Roland's work in the sports business is different from Sig's in that as a "stats coach", he is on the bench with the team for every NBA game. His data collection during the game is limited by NBA rules (no electronic aids allowed in the bench area), and he has very little time to interact with the head coach, so he must pay close attention to off-the-ball actions and nuances in play, present his main points clearly, and decide before the game on what he is going to present. His advice to quantitative analysts who would like to make the jump to a professional team is three-fold: develop original and creative work, speak to the language of sports decision makers, and make sure that the work is compelling and credible. Credibility is the most critical element, in my opinion; statistical analysis will always be held under suspicion, and it is very important that it be presented clearly and honestly without any hint of overselling.

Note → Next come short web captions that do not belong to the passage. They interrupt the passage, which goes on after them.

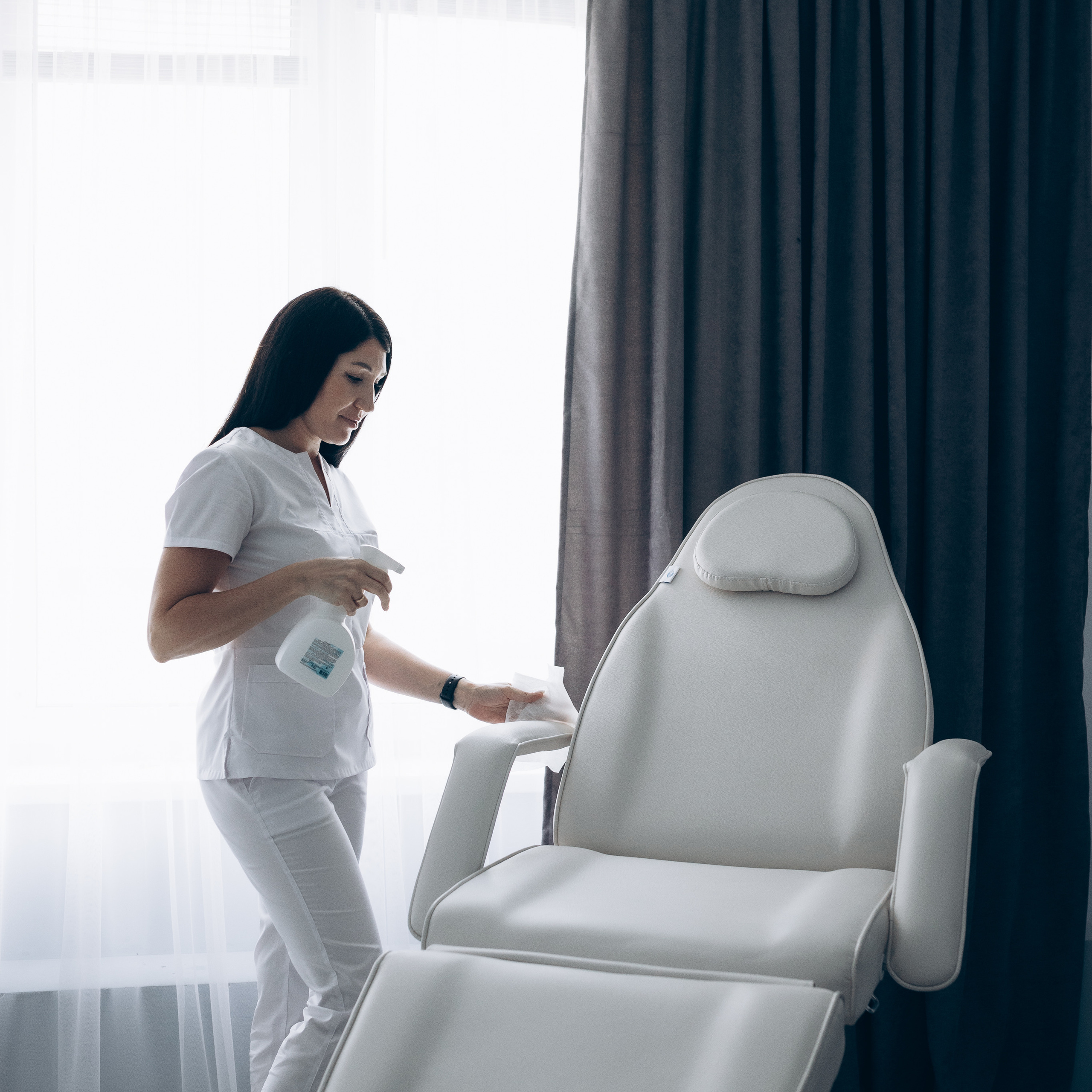 Студия лазера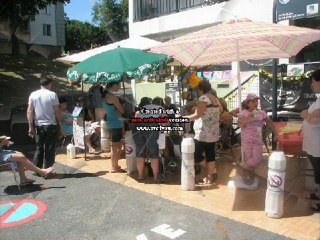 Il était une fois les Marronniers-canteloup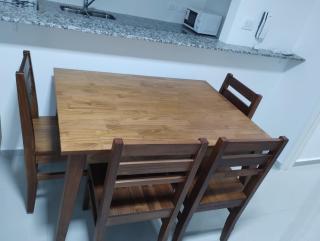 Departamento 3 A - San Nicolás de los Arroyos - 4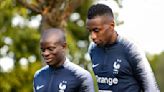 Equipe de France: le point tactique méconnu qui est le grand point fort de Kanté selon Matuidi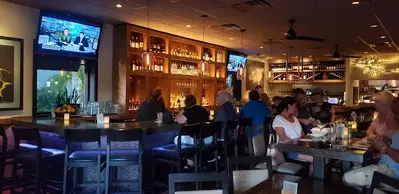 Bonefish Grill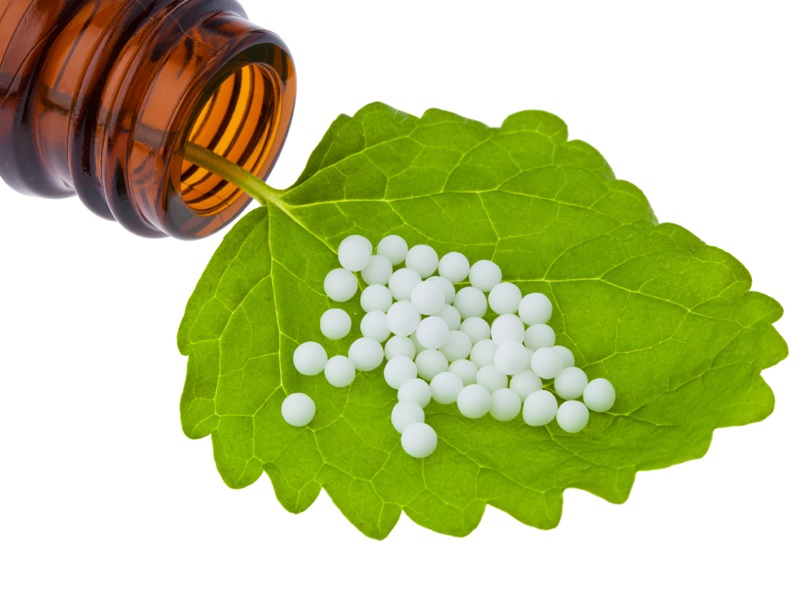 Homeopátiás gyógyszerek hajra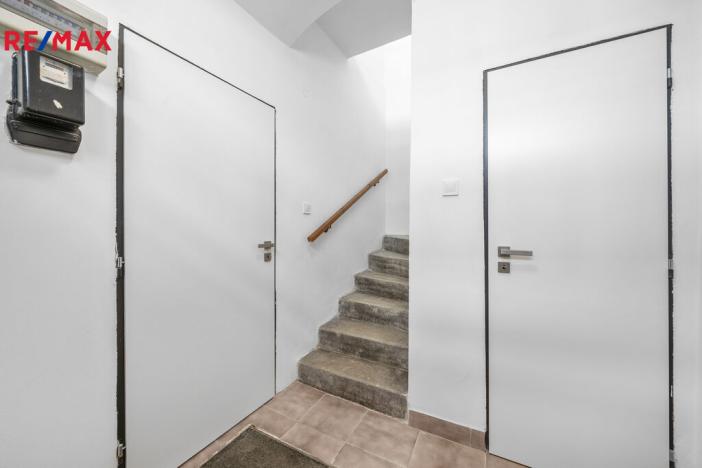 Prodej činžovního domu, Úpice, Dr. E. Beneše, 84 m2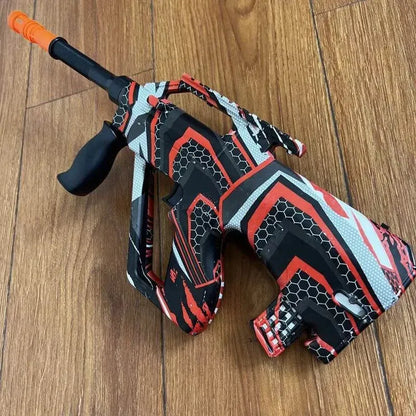 TriggerToy AUG Gel Blaster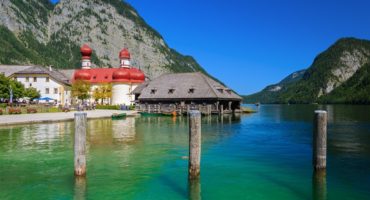 berchtesgaden@shutterstock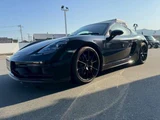2021 Porsche Cayman GTS 4.0 PDKGT Sport Coupe for sale, Japanese used car export - photo 3 of 20 | GULJI TRADERS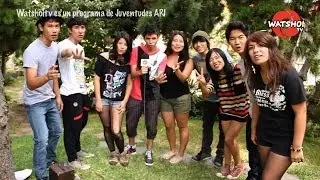 Incursi&oacute;n Cultural: Kazoku Jpop Dance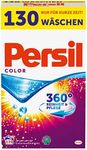 Persil Color Powder Laundry Deterge
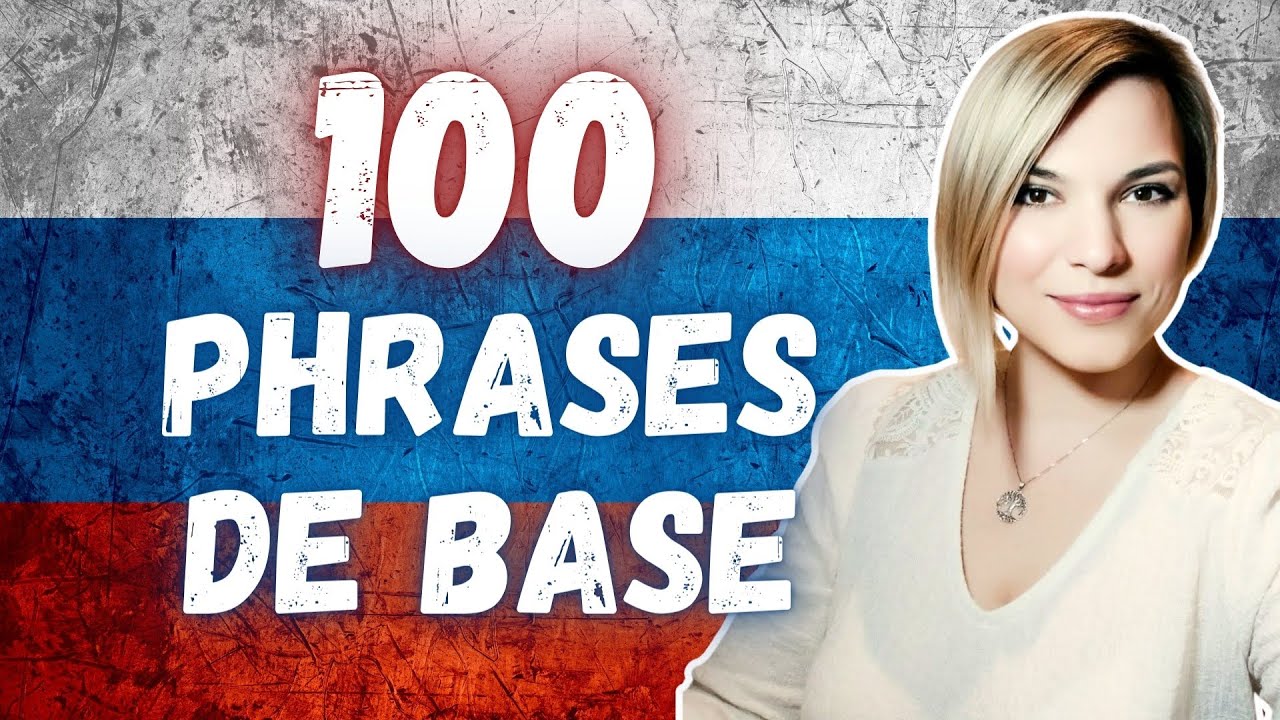 100+ Expressions Russes Essentielles avec Explications !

I was hesitant before the conference as to whether I would find it useful; I was one of just two soccer-related people there and the other person wasn't really there to interact with the other researchers. But I enjoyed the posters and the conversation with the analysts in other fields. The established analysts like Sig and Dean Oliver were all very encouraging of my efforts and gave me some very valuable perspective on their work. It was especially good to meet Dean Oliver, whose work on basketball analytics has been of consistently high quality. I think we're both recognizing the parallels in the modeling and analysis challenges of soccer to those of other sports, so any advances made in this sport will be closely watched in others.
Once again, thanks to Ben Alamar for putting on a productive conference and selecting a good mix of speakers and posters. I hope to see most of them in Boston next year!